§ **Material provided**:
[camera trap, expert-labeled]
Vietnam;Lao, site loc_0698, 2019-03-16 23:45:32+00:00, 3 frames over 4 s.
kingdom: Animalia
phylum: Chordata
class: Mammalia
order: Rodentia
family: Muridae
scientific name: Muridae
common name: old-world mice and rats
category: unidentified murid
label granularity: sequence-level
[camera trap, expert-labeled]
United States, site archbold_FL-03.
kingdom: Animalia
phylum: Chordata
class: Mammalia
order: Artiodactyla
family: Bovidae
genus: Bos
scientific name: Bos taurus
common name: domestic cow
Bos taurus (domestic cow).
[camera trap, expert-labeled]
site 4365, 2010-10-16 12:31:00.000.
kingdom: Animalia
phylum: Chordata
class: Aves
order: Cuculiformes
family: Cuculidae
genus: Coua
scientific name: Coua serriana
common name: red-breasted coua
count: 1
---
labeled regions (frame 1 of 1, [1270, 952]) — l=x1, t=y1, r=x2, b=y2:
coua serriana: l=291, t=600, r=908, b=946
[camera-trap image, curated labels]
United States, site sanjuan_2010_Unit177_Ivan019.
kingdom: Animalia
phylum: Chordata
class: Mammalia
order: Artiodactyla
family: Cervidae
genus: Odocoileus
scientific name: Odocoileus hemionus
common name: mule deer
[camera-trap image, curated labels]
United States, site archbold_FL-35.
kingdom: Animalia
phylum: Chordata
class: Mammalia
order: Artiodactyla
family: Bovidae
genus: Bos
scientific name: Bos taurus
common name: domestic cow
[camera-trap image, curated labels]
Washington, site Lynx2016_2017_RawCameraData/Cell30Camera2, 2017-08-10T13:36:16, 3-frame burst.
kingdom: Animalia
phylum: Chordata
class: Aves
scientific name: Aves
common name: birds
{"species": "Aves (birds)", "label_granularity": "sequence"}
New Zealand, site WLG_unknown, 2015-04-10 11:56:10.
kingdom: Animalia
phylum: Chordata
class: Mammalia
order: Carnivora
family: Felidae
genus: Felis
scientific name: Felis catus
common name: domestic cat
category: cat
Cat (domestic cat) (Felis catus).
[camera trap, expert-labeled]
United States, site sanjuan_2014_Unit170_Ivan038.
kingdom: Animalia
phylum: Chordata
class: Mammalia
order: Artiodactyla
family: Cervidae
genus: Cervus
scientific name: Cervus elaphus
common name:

§ **Exercise description**:
Wherever a line of the listing above contains the string "Aves", copy that line.

§ **Written answer**:
class: Aves
class: Aves
scientific name: Aves
{"species": "Aves (birds)", "label_granularity": "sequence"}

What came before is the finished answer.